“I know you were just joking but...”
He whirled and fired, never lifting the gun from his side. And a man across the room from him cried out and dropped his own gun and grasped his shoulder with a hand which slowly went red.
Now again she saw Buck Thornton’s teeth. But no longer in a smile. He had seemed to condone the act of old Adams as a bit of senility; the look in his eyes was one of blazing rage as this other man drew back and back from him, muttering.
“I’d have killed you then,” said Thornton coldly, his rage the cold wrath that begets murder in men’s souls. “But I shot just a shade too quick. Try it again, or any other man here draw, and by God, I’ll show you a dead man in ten seconds.”
He drew back and put the bar just behind him. Then with a sudden gesture, he flung down the revolver which had come from Hap Smith’s holster and more recently from old man Adams’s fingers, and his hand flashed to his arm pit and back into plain sight, his own weapon in it.

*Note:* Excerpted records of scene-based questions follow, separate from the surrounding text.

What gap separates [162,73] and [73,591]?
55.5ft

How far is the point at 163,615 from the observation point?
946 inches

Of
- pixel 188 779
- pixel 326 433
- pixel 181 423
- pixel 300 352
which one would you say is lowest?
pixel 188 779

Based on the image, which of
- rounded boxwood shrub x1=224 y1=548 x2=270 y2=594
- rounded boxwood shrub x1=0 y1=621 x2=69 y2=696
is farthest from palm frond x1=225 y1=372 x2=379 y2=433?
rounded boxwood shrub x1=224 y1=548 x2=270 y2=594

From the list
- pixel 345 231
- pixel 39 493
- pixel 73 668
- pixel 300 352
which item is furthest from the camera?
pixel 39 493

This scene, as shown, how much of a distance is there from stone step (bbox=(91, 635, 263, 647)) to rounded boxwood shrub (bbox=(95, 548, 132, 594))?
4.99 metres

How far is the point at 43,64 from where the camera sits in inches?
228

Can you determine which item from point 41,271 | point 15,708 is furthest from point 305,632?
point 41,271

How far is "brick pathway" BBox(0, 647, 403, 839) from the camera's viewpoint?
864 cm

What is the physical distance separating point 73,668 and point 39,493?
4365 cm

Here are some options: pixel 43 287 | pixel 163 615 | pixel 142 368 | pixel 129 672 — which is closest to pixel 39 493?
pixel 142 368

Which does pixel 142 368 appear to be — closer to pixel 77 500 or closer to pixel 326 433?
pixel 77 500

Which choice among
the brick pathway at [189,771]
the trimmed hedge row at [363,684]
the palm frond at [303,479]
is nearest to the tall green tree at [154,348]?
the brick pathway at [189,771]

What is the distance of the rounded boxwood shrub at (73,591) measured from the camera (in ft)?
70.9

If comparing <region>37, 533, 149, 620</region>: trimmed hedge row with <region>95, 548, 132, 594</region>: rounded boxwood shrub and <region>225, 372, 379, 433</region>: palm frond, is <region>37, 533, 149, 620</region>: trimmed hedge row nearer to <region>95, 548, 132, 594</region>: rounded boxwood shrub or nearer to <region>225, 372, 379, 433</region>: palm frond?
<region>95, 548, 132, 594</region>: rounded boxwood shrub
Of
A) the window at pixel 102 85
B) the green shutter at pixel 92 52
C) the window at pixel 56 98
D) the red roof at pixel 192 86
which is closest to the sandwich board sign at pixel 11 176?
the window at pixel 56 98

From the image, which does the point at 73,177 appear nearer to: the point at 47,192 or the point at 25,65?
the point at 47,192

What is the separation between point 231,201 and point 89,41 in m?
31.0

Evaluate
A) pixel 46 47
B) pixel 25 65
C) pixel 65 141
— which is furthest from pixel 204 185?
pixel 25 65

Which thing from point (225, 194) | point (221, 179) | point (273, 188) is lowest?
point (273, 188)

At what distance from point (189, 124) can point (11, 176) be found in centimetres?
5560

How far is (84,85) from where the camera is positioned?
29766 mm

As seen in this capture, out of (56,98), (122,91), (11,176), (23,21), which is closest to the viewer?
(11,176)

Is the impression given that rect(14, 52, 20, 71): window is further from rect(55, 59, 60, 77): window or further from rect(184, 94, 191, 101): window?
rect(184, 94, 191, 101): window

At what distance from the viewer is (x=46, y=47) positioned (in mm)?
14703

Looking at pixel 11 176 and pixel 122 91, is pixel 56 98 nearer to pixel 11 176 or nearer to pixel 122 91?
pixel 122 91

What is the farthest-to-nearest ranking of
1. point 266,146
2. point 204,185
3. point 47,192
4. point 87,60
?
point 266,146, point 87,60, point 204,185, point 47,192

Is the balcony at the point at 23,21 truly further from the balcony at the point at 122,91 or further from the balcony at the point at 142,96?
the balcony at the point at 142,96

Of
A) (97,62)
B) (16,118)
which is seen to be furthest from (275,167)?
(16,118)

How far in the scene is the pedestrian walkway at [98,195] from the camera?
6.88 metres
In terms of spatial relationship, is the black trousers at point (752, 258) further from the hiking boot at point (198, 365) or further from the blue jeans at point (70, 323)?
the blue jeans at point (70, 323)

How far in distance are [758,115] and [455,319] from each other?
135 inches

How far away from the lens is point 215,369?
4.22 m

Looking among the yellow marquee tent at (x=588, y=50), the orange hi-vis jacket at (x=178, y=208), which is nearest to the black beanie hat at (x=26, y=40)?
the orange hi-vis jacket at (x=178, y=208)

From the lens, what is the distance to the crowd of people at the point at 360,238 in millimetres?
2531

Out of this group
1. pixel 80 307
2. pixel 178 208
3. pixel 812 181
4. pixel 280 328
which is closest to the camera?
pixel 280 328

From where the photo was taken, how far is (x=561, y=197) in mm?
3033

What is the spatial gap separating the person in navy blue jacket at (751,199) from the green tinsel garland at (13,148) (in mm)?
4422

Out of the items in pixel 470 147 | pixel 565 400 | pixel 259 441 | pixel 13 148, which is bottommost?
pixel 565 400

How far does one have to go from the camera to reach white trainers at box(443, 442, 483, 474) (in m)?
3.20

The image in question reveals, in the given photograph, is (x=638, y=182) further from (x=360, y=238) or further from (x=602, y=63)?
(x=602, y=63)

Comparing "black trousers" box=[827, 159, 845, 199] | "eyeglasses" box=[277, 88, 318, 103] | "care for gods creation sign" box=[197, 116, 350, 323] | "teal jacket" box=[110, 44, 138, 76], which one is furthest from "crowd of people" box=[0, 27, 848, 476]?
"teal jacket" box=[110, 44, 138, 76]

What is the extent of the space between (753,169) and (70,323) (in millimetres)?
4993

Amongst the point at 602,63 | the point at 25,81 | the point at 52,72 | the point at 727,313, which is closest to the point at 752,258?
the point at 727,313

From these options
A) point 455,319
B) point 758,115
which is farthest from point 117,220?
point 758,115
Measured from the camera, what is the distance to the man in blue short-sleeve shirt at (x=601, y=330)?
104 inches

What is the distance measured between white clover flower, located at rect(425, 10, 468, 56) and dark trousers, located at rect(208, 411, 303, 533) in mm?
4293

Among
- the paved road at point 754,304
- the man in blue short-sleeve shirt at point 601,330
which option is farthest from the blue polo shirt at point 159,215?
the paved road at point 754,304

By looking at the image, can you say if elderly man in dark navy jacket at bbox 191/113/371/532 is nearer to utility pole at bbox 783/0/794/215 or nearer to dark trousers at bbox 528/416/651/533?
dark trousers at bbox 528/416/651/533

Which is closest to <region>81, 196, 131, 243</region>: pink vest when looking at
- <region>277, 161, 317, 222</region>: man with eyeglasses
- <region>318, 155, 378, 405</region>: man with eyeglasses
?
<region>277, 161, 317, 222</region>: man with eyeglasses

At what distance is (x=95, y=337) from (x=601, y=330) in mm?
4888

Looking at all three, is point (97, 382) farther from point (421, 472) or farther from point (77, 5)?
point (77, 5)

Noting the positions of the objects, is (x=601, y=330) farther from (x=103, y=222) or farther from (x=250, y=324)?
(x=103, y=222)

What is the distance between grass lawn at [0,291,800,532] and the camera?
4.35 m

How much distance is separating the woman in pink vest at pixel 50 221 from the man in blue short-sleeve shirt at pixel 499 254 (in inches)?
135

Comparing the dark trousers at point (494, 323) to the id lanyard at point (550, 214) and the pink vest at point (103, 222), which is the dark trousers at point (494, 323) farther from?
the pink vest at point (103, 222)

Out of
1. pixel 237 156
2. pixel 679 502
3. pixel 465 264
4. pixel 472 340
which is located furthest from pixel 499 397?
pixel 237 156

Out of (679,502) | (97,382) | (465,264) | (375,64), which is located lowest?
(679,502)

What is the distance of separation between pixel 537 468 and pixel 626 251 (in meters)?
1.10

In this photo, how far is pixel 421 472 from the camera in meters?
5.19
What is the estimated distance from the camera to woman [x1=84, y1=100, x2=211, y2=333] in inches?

“I don’t savvy your game, sports,” he said with the same cool insolence. “But if you want me to play just go ahead and deal me a hand.”
To the last man of them they looked at him and hesitated. It was written in large bold script upon the faces of them that the girl’s thought was their thought. And yet, though there were upward a dozen of them and though Poke Drury’s firelight flickered on several gun barrels and though here were men who were not cowards and who did not lack initiative, to the last man of them they hesitated. As his glance sped here and there it seemed to stab at them like a knife blade. He challenged them and stood quietly waiting for the first move. And the girl by the fire knew almost from the first that no hostile move was forthcoming. And she knew further that had a man there lifted his hand Buck Thornton’s promise would have been kept and he’d show them a dead man in ten seconds.
“Suppose,” said Thornton suddenly, “you explain. Poke Drury, this being your shack.... What’s the play?”
Drury moistened his lips. But it was Hap Smith who spoke up.
“I’ve knowed you some time, Buck,” he said bluntly. “An’ I never knowed you to go wrong. But ... Well, not an hour ago a man your build an’ size an’ with a bandana across his face stuck this place up.”
“Well?” said Thornton coolly.
“At first,” went on the stage driver heavily and a bit defiantly, “we thought it was him come back when you come in.” His eye met Thornton’s in a long unwavering look. “We ain’t certain yet,” he ended briefly.
Thornton pondered the matter, his thumb softly caressing the hammer of his revolver.
“So that’s it, is it?” he said finally.
“That’s it,” returned Hap Smith.
“And what have you decided to do in the matter?”
Smith shrugged. “We acted like a pack of kids,” he said. “Lettin’ you get the drop on us like this. Oh, you’re twice as quick on the draw as the best two of us an’ we know it. An’ ... an’ we ain’t dead sure as we ain’t made a mistake.”